3.1 Modify cpu/arm920t/start. S file
Start. s is the U-Boot program entry code written in assembly language to complete the initialization of the underlying hardware. One of the important functions is to copy the stage 2 code from the NAND FLASH to the SDRAM. At this stage, the read operation of NANDFLASH is involved. In U-Boot, there is no drive for the read operation of NANDFLASH. The following methods are used to achieve:
By calling board/smdk2410/nand_read. The nand_read_11 function in C copies the code of Stage 2 to ram.
3.2 Modify the files in the board/smdk2410 directory
(1) Increase the read drive nand_read for NANDFLASH. c
(2) In smdk2410. Add a program to initialize NANDFLASH in the C file
This is mainly to set some GPIO of the motherboard, and add the initialization program for NANDFLASH.
(3) Add nand_read in the Makefile under this directory. C file compilation
OBJS: = smdk24 10. o FLASH. o nand_read. o
3.3 Set the NAND FLASH hardware parameters in the include file
In /linux/mtd/nand_ids. Set parameters in h:
3.4 Compile and run
After configuration, enter the U-Boot main directory, recompile the U-Boot code, and run the command:
(1) View the version number of the cross compiler
(2) Clear the generated connection
(3) Compile make smdk2410_config
(4) After make CROSS-COMPILE=arm-linux- is compiled successfully, three files will be generated:
u-boot: A file in ELF format that can be recognized by most Debug programs.
u-boot. bin: Binary bin file, purely fragmented U-Boot binary execution code, without saving ELF format and debugging information. This file is used to burn into the user’s development board.
u-boot. srec: Motorola S-Record format, which can be downloaded to the development board through the serial port.
The u-boot will be obtained. After the bin file is downloaded to the target board through the JTAG port with the help of the FLASH chip programming tool, check whether the U-Boot can work normally. If the correct startup information can be output from the serial port, it indicates that the transplantation is basically successful.
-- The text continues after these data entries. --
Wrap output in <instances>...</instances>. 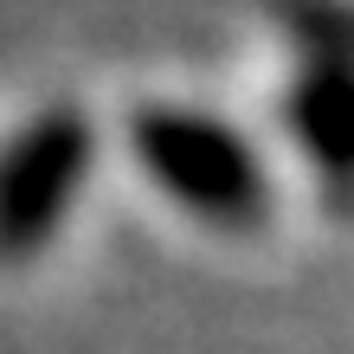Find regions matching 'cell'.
I'll list each match as a JSON object with an SVG mask.
<instances>
[{
  "label": "cell",
  "mask_w": 354,
  "mask_h": 354,
  "mask_svg": "<svg viewBox=\"0 0 354 354\" xmlns=\"http://www.w3.org/2000/svg\"><path fill=\"white\" fill-rule=\"evenodd\" d=\"M116 155L149 200L213 239H252L270 219V174L258 149L206 103L136 97L116 122Z\"/></svg>",
  "instance_id": "cell-1"
},
{
  "label": "cell",
  "mask_w": 354,
  "mask_h": 354,
  "mask_svg": "<svg viewBox=\"0 0 354 354\" xmlns=\"http://www.w3.org/2000/svg\"><path fill=\"white\" fill-rule=\"evenodd\" d=\"M103 149V122L77 97H39L0 129V277H26L71 239Z\"/></svg>",
  "instance_id": "cell-2"
}]
</instances>
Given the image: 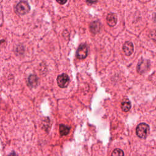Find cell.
<instances>
[{
	"mask_svg": "<svg viewBox=\"0 0 156 156\" xmlns=\"http://www.w3.org/2000/svg\"><path fill=\"white\" fill-rule=\"evenodd\" d=\"M9 156H18V155L15 152H12Z\"/></svg>",
	"mask_w": 156,
	"mask_h": 156,
	"instance_id": "cell-15",
	"label": "cell"
},
{
	"mask_svg": "<svg viewBox=\"0 0 156 156\" xmlns=\"http://www.w3.org/2000/svg\"><path fill=\"white\" fill-rule=\"evenodd\" d=\"M15 10L16 13L19 15H24L29 12L30 10V6L29 4L24 1H20L18 2L15 7Z\"/></svg>",
	"mask_w": 156,
	"mask_h": 156,
	"instance_id": "cell-2",
	"label": "cell"
},
{
	"mask_svg": "<svg viewBox=\"0 0 156 156\" xmlns=\"http://www.w3.org/2000/svg\"><path fill=\"white\" fill-rule=\"evenodd\" d=\"M89 3H91V4H93V3H95L97 2L98 0H86Z\"/></svg>",
	"mask_w": 156,
	"mask_h": 156,
	"instance_id": "cell-14",
	"label": "cell"
},
{
	"mask_svg": "<svg viewBox=\"0 0 156 156\" xmlns=\"http://www.w3.org/2000/svg\"><path fill=\"white\" fill-rule=\"evenodd\" d=\"M106 20L108 25L111 27H113L115 26L117 23V15L115 13H110L107 15Z\"/></svg>",
	"mask_w": 156,
	"mask_h": 156,
	"instance_id": "cell-7",
	"label": "cell"
},
{
	"mask_svg": "<svg viewBox=\"0 0 156 156\" xmlns=\"http://www.w3.org/2000/svg\"><path fill=\"white\" fill-rule=\"evenodd\" d=\"M27 84L30 87H35L38 84V77L35 75H30L27 79Z\"/></svg>",
	"mask_w": 156,
	"mask_h": 156,
	"instance_id": "cell-8",
	"label": "cell"
},
{
	"mask_svg": "<svg viewBox=\"0 0 156 156\" xmlns=\"http://www.w3.org/2000/svg\"><path fill=\"white\" fill-rule=\"evenodd\" d=\"M58 85L61 88H65L68 86L69 82V78L66 74H62L57 78Z\"/></svg>",
	"mask_w": 156,
	"mask_h": 156,
	"instance_id": "cell-3",
	"label": "cell"
},
{
	"mask_svg": "<svg viewBox=\"0 0 156 156\" xmlns=\"http://www.w3.org/2000/svg\"><path fill=\"white\" fill-rule=\"evenodd\" d=\"M123 51L127 56L130 55L133 51V45L131 41H126L122 47Z\"/></svg>",
	"mask_w": 156,
	"mask_h": 156,
	"instance_id": "cell-6",
	"label": "cell"
},
{
	"mask_svg": "<svg viewBox=\"0 0 156 156\" xmlns=\"http://www.w3.org/2000/svg\"><path fill=\"white\" fill-rule=\"evenodd\" d=\"M111 156H124V152L121 149L116 148L113 151Z\"/></svg>",
	"mask_w": 156,
	"mask_h": 156,
	"instance_id": "cell-12",
	"label": "cell"
},
{
	"mask_svg": "<svg viewBox=\"0 0 156 156\" xmlns=\"http://www.w3.org/2000/svg\"><path fill=\"white\" fill-rule=\"evenodd\" d=\"M70 130V127L69 126H67L65 124H60L59 127V132L60 134L62 136L66 135L69 133Z\"/></svg>",
	"mask_w": 156,
	"mask_h": 156,
	"instance_id": "cell-11",
	"label": "cell"
},
{
	"mask_svg": "<svg viewBox=\"0 0 156 156\" xmlns=\"http://www.w3.org/2000/svg\"><path fill=\"white\" fill-rule=\"evenodd\" d=\"M88 52V49L87 46L85 44H82L78 48L76 52V56L79 59H83L87 56Z\"/></svg>",
	"mask_w": 156,
	"mask_h": 156,
	"instance_id": "cell-4",
	"label": "cell"
},
{
	"mask_svg": "<svg viewBox=\"0 0 156 156\" xmlns=\"http://www.w3.org/2000/svg\"><path fill=\"white\" fill-rule=\"evenodd\" d=\"M149 130V126L146 123L139 124L136 128V133L141 138H146Z\"/></svg>",
	"mask_w": 156,
	"mask_h": 156,
	"instance_id": "cell-1",
	"label": "cell"
},
{
	"mask_svg": "<svg viewBox=\"0 0 156 156\" xmlns=\"http://www.w3.org/2000/svg\"><path fill=\"white\" fill-rule=\"evenodd\" d=\"M56 1L58 3H59L60 4H62V5L65 4L67 1V0H56Z\"/></svg>",
	"mask_w": 156,
	"mask_h": 156,
	"instance_id": "cell-13",
	"label": "cell"
},
{
	"mask_svg": "<svg viewBox=\"0 0 156 156\" xmlns=\"http://www.w3.org/2000/svg\"><path fill=\"white\" fill-rule=\"evenodd\" d=\"M121 109L122 111L127 112L130 109V107H131L130 102L129 101V99H124L121 102Z\"/></svg>",
	"mask_w": 156,
	"mask_h": 156,
	"instance_id": "cell-10",
	"label": "cell"
},
{
	"mask_svg": "<svg viewBox=\"0 0 156 156\" xmlns=\"http://www.w3.org/2000/svg\"><path fill=\"white\" fill-rule=\"evenodd\" d=\"M149 62L146 60H142L140 62L137 66V71L139 73L141 74L145 72L149 68Z\"/></svg>",
	"mask_w": 156,
	"mask_h": 156,
	"instance_id": "cell-5",
	"label": "cell"
},
{
	"mask_svg": "<svg viewBox=\"0 0 156 156\" xmlns=\"http://www.w3.org/2000/svg\"><path fill=\"white\" fill-rule=\"evenodd\" d=\"M101 28L100 23L98 21H93L90 25V29L92 33H98Z\"/></svg>",
	"mask_w": 156,
	"mask_h": 156,
	"instance_id": "cell-9",
	"label": "cell"
}]
</instances>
The U-Boot transplanted by the author has been able to run stably on the development board. U-Boot boot program is an important link in the software development of embedded Linux system. Here, by analyzing the code structure and startup process of U-Boot, and aiming at the hardware resources of the development board system, through analysis and debugging, the transplantation of U-Boot has been realized, and the embedded Linux kernel and file system can be guided, which is for further development in the future. The development has laid a solid foundation.